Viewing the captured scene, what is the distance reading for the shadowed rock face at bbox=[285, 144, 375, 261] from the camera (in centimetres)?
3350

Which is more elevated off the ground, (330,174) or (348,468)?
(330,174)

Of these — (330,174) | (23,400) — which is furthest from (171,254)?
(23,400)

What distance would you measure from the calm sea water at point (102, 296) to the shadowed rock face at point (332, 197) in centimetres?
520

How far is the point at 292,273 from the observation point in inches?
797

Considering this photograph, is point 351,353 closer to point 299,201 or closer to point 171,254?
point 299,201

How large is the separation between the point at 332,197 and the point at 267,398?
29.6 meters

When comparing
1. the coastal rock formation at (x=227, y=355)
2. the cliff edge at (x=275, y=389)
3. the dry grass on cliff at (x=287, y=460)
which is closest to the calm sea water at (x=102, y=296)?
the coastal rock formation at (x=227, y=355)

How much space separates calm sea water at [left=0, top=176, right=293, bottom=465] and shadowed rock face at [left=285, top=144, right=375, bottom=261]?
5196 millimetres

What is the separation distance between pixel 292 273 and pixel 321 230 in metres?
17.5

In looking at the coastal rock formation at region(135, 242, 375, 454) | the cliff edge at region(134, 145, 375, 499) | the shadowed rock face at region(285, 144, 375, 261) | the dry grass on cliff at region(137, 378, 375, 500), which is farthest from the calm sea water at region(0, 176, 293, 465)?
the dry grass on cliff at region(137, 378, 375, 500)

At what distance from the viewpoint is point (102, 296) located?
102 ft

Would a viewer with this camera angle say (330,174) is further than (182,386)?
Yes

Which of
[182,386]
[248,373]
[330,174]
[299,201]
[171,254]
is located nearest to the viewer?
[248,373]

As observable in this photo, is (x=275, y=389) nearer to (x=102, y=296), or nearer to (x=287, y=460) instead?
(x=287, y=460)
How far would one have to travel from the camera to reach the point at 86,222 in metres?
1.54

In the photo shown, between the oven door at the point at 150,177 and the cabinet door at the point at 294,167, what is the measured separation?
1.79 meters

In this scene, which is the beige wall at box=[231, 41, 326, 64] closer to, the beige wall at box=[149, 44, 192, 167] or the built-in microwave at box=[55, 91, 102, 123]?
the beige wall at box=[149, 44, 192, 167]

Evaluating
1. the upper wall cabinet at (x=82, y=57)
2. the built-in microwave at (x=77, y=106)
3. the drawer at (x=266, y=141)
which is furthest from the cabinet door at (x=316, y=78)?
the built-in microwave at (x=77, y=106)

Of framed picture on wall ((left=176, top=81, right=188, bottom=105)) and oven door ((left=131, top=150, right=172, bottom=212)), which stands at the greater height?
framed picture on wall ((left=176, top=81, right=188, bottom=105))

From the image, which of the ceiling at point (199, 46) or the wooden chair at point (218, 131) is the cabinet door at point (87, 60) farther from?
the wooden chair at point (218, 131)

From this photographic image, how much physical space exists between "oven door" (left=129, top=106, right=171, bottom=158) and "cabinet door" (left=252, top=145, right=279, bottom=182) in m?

» **EXERCISE DESCRIPTION**
Exact output of every entry is required.

» **FULL SOLUTION**
Viewing the captured scene, what is the distance reading for the shadowed rock face at bbox=[285, 144, 375, 261] from the camera (in centimetres)?
3350

Which is more elevated off the ground, (330,174) or (348,468)?
(330,174)

Of these — (330,174) | (23,400) — which is furthest from (171,254)?
(23,400)

What distance would you measure from the calm sea water at point (102, 296) to the shadowed rock face at point (332, 197) in centimetres?
520

How far is the point at 292,273 from the observation point in inches?
797

Considering this photograph, is point 351,353 closer to point 299,201 or closer to point 171,254?
point 299,201

How large is the separation between the point at 332,197 and the point at 267,398?
29.6 meters

When comparing
1. the coastal rock formation at (x=227, y=355)
2. the cliff edge at (x=275, y=389)
3. the dry grass on cliff at (x=287, y=460)
which is closest to the calm sea water at (x=102, y=296)?
the coastal rock formation at (x=227, y=355)

How much space separates calm sea water at [left=0, top=176, right=293, bottom=465] and shadowed rock face at [left=285, top=144, right=375, bottom=261]?
5196 millimetres

What is the separation distance between pixel 292 273 and pixel 321 230 in metres?
17.5

In looking at the coastal rock formation at region(135, 242, 375, 454) | the cliff edge at region(134, 145, 375, 499) | the shadowed rock face at region(285, 144, 375, 261) | the dry grass on cliff at region(137, 378, 375, 500), which is farthest from the calm sea water at region(0, 176, 293, 465)?
the dry grass on cliff at region(137, 378, 375, 500)

At what distance from the viewpoint is point (102, 296) located?
102 ft

Would a viewer with this camera angle say (330,174) is further than (182,386)?
Yes

Which of
[182,386]
[248,373]
[330,174]
[299,201]
[171,254]
is located nearest to the viewer?
[248,373]

As observable in this photo, is (x=275, y=389) nearer to (x=102, y=296), or nearer to (x=287, y=460) instead?
(x=287, y=460)
How far would one have to travel from the camera to reach the point at 86,222 in metres?
1.54

In the photo shown, between the oven door at the point at 150,177 and the cabinet door at the point at 294,167, what is the measured separation?
1.79 meters

In this scene, which is the beige wall at box=[231, 41, 326, 64] closer to, the beige wall at box=[149, 44, 192, 167] or the built-in microwave at box=[55, 91, 102, 123]?
the beige wall at box=[149, 44, 192, 167]

Evaluating
1. the upper wall cabinet at (x=82, y=57)
2. the built-in microwave at (x=77, y=106)
3. the drawer at (x=266, y=141)
which is furthest from the cabinet door at (x=316, y=78)?
the built-in microwave at (x=77, y=106)

Of framed picture on wall ((left=176, top=81, right=188, bottom=105)) and oven door ((left=131, top=150, right=172, bottom=212)), which stands at the greater height?
framed picture on wall ((left=176, top=81, right=188, bottom=105))

From the image, which of the ceiling at point (199, 46) or the wooden chair at point (218, 131) is the cabinet door at point (87, 60) farther from?
the wooden chair at point (218, 131)

From this photographic image, how much physical space exists between "oven door" (left=129, top=106, right=171, bottom=158) and "cabinet door" (left=252, top=145, right=279, bottom=182) in m?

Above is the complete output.